(A. Pugliese) Ammettiamolo, vederlo in campo già ieri a Rieti sarebbe stato forse un po’ troppo. Del resto, Manuel Iturbe nelle gambe ha solo due allenamenti giallorossi, anche se vederlo correre ed allenarsi sul prato del «Manlio Scopigno» a qualcuno la voglia l’ha fatta venire eccome. Per la sua prima ufficiale con la Roma bisognerà invece aspettare un avversario di lusso come il Liverpool e un’arena monumentale come il Fenway Park, nell’amichevole in programma mercoledì a Boston. Per ora, invece, bastano le prima parole di Iturbe ad «accelerare» i sogni della gente giallorossa. «Mi piace essere un po’ cattivo in campo, perché i difensori lo sono sempre un po’ di più. Mi piace fare le cose cattive perché sono un po’ pazzo… ».
Voglia di lavorare Questa pazzia la Roma si aspetta di vederla in campo, tra scatti, accelerazioni, sterzate e assist. «Garcia mi ha detto di essere felice di avermi qui e di volermi nella stessa posizione che ricoprivo a Verona — continua l’esterno argentino —. Adesso voglio solo allenarmi, per imparare tutte le cose che mi mancano. Stando vicino a Totti e De Rossi ci riuscirò. Il capitano è un emblema, un campione vero, da lui imparerò come ho fatto con Toni». E che avesse una voglia matta di imparare e allenarsi lo si era capito anche giovedì, il giorno del suo sbarco a Trigoria, quando si è presentato al centro sportivo della Roma con tre paia di scarpini in mano. Come dire, «fatemi subito lavorare». Chi l’ha visto uscire dalla macchina ha sorriso. E ha capito.
La scelta Del resto, che la sua fosse una vita in frontiera è scritto nel suo dna: nato a Ciudad del Este (soprannominata la «Triple frontera», è posizionata al confine tra Paraguay, Argentina e Brasile), Iturbe è sempre stato uno che in campo e fuori ha affrontato la vita di petto. Con un pizzico di emozione misto a imbarazzo, lo fa anche stavolta, quando deve spiegare perché ha preferito la Roma alla Juventus: «Non avevo nessun viaggio in programma per Torino, ma ero in vacanza e del mercato non me ne sono interessato. Tre giorni fa sono rientrato in Italia e il mio agente mi ha detto: “Abbiamo questa soluzione che è buona”. E ho scelto la Roma. Lo scudetto? Tutti lo vogliono vincere». Scelta che lo ha acceso subito, fin dal suo primo pranzo in centro, quando il tam tam della radio ha portato davanti al ristorante una ressa di tifosi e cronisti. Una volta uscito di lì, probabilmente Iturbe si è reso conto di essere l’acquisto più caro della gestione americana, il 3° nella storia della Roma (dopo Batistuta e Cassano). «Ma se continuerà a giocare come sa, a Roma il suo valore arriverà a 60 milioni, quanto era la sua clausola al Porto», ha detto Maurizio Setti, suo ex presidente al Verona.
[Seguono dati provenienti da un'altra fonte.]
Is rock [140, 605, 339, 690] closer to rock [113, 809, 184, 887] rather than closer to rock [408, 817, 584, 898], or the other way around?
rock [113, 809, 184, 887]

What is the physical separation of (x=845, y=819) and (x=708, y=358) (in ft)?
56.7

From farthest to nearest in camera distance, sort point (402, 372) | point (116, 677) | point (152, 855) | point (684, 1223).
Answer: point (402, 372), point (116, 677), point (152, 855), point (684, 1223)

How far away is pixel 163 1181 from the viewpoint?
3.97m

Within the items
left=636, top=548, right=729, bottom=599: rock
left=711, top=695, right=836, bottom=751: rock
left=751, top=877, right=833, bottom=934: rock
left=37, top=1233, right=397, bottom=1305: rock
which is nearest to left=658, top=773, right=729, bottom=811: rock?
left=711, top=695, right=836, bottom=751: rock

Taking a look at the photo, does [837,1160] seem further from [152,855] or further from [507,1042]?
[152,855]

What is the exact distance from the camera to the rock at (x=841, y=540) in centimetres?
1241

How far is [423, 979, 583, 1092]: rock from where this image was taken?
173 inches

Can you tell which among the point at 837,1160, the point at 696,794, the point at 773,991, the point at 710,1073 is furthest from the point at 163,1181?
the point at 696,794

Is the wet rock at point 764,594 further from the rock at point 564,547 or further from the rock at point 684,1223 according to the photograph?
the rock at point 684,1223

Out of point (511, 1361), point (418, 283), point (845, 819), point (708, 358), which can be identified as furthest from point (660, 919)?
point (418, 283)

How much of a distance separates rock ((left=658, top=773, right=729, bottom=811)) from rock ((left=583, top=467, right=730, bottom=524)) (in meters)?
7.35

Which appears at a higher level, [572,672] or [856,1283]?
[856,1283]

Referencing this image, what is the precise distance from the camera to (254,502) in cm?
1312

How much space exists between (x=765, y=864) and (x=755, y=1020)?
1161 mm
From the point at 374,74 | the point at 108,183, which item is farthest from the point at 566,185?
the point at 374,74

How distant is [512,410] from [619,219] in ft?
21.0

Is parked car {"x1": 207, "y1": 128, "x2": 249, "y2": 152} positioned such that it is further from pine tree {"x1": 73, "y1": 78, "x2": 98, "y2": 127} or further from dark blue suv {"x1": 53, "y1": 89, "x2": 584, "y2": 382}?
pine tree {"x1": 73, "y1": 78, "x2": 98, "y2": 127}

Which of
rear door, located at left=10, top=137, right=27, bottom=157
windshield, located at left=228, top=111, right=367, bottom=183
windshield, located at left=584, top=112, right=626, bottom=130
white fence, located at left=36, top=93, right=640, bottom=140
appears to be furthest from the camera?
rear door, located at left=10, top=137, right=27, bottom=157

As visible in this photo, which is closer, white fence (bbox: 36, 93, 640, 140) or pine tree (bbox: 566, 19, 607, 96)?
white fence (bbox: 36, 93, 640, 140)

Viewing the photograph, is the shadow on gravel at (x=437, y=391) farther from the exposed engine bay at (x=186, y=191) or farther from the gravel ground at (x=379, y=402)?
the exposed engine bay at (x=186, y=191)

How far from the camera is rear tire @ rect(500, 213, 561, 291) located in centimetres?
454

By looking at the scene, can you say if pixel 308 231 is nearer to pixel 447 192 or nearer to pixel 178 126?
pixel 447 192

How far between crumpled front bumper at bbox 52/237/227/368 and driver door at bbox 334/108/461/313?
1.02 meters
Casa e famiglia Manuel (scelta la maglia numero 7) è a Roma con la madre e le due sorelline. In futuro lo raggiungerà anche la moglie (che era in macchina con lui a Natale, in quel terribile incidente in Paraguay), per ora alloggia in hotel e l’imminente tournée americana non gli permetterà neanche di vedere casa. Lo farà al ritorno, quando vedrà una serie di ville e appartamenti tra Casal Palocco e il Torrino, le due «roccaforti» giallorosse. Lamela gli ha disegnato idealmente la città, sa già cosa lo aspetta e dove trovare angoli di serenità. Il resto magari lo chiederà a Paredes, argentino come lui. Non che Leo ne sappia molto di più, ma una spruzzata di Roma almeno la ha già vissuta.
Garcia felice Intanto, però, oggi tornerà Juan a sudare a Trigoria. «Aver visto così tanta gente a Rieti è stato bello, non solo per Iturbe — ha detto ieri Rudi Garcia —. Per vedere in campo lui e Keita dovremo aspettare ancora un po’. Per ora sono molto felice che la società mi abbia assecondato prendendo giocatori come lui, Emanuelson e Cole. Mi è piaciuto l’atteggiamento di Ashley e di Uçan, sono entrati con voglia e fiducia, mi ha soddisfatto anche Paredes. Stiamo costruendo una squadra per competere in Europa, puntiamo a fare meglio dello scorso anno, noi esistiamo per vincere». La Roma ha voglia di accelerare, Iturbe può impennare il tachimetro giallorosso.